En la canción inédita,
la competencia no será menos reñida, porque al jurado
le será muy difícil escoger entre hermosas canciones
de Tobías Enrique Pumarejo, Freddy Molina, Octavio Daza,
Carlos Huertas y Hernando Marín.
En ese y en este Festival,
esta misma noche, ella vestida de gloria en su infaltable traje
de pilonera, bordado esta vez por Lola Bolaños, sacará
de su mochila arhuaca la magia que seduce al espíritu y
enaltece el alma: la música vallenata.
Mientras eso sucede, estoy
aquí con Cecilia Monsalvo, para decirles que el Festival
Vallenato continúa, con el mismo empuje, con la misma alegría
y con el mismo tesón que Consuelo le imprimió.
Estoy aquí para
decirles que el Festival Vallenato seguirá y perdurará
en el tiempo aún cuando todos y cada uno de los que aquí
presentes nos encontremos allá, en el otro Festival que
Consuelo ya emprendió.
Estoy también para
decirles, mil gracias a todos, gracias al pueblo vallenato por
su solidaridad infinita, por su inquebrantable afecto a nuestra
querida y siempre viva Cacica.
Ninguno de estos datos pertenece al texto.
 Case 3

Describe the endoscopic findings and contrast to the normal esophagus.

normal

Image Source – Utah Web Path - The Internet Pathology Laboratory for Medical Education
Gracias también al pueblo
cesarense, a Colombia entera y a la comunidad internacional por
todo el cariño que hemos recibido, por su constante apoyo
durante aquellos luctuosos momentos.
Al Señor Presidente
de la República y a la Primera Dama de la Nación,
quiero agradecerles, en nombre de la Fundación, en el de
mi familia y en el mío propio por la distinción
y la confianza que depositaron en Consuelo al nombrarla Ministra
de Cultura, y por haber creído en su sueño, que
hoy empieza a ser realidad, el Parque de la Leyenda Vallenata.
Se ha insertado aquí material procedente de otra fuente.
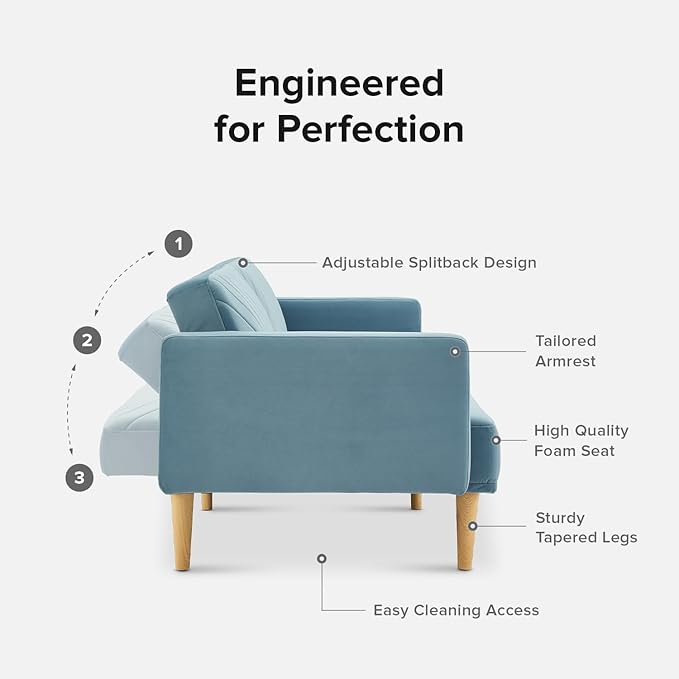 Engineered for Perfection

1

2

3

Adjustable Splitback Design

Tailored Armrest

High Quality Foam Seat

Sturdy Tapered Legs

Easy Cleaning Access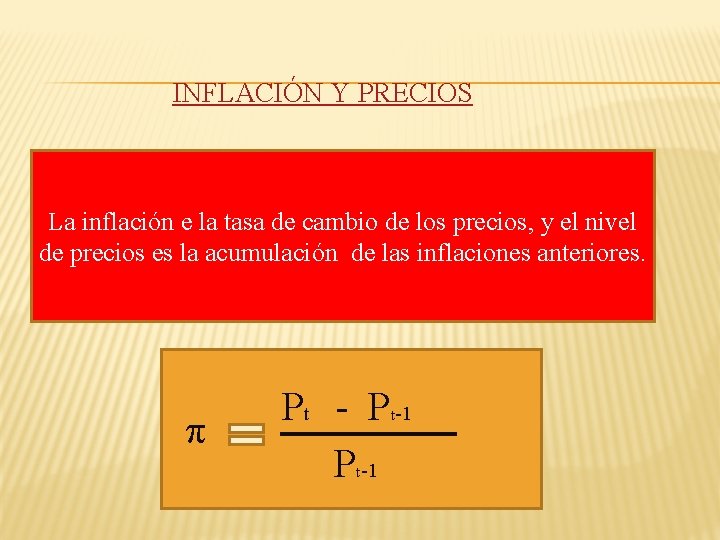 INFLACIÓN Y PRECIOS

La inflación e la tasa de cambio de los precios, y el nivel de precios es la acumulación de las inflaciones anteriores.

$\pi = \frac{P_t - P_{t-1}}{P_{t-1}}$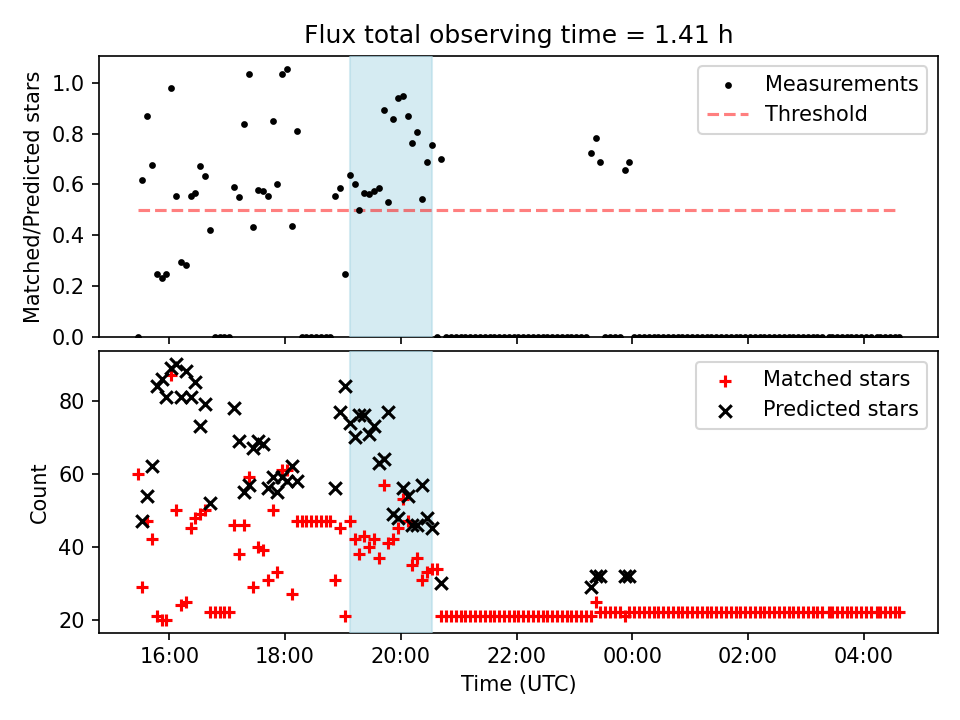 Flux total observing time = 1.41 h

Matched/Predicted stars

1.0
0.8
0.6
0.4
0.2
0.0

Measurements
Threshold

Count

80
60
40
20

Matched stars
Predicted stars

16:00
18:00
20:00
22:00
00:00
02:00
04:00

Time (UTC)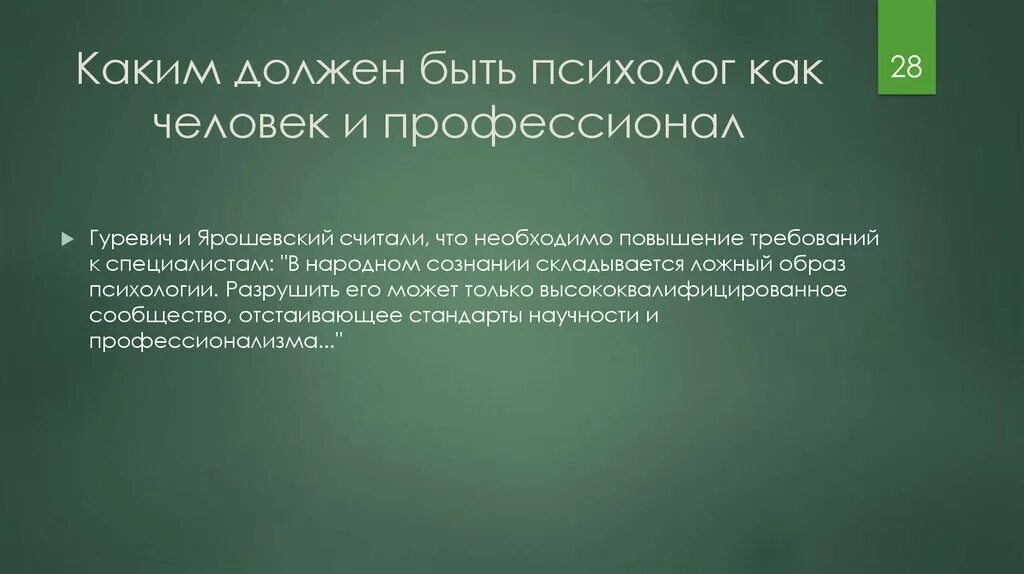 Каким должен быть психолог как человек и профессионал

28

Гуревич и Ярошевский считали, что необходимо повышение требований к специалистам: "В народном сознании складывается ложный образ психологии. Разрушить его может только высококвалифицированное сообщество, отстаивающее стандарты научности и профессионализма..."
Gracias, señor Presidente, por haberse dejado seducir por
la música vallenata y por habernos acompañado durantes
todos estos Festivales. Gracias por haber creído en Consuelo,
quien en su terquedad concibió la feliz idea de darle a
Valledupar y a Colombia el derecho irrenunciable de hacer del
folclor vallenato parte esencial del Patrimonio Cultural de la
Nación, motivo de orgullo de los colombianos ante el mundo
y elemento definitorio de nuestra estirpe.
Y a ti amada madre, te
digo que siempre serás para María Mercedes, Rodolfo,
Ricardo, Andrés y Edgardo José, nuestra oración,
nuestro norte y la luz que guía nuestros caminos. Ruego
a ti querida madre que intercedas ante el Dios de todos, el único,
por la paz de Colombia y el consuelo del mundo.
Y para aquellos que nos
quitaron a Consuelo, devuélvannos ahora al Mono Quintero.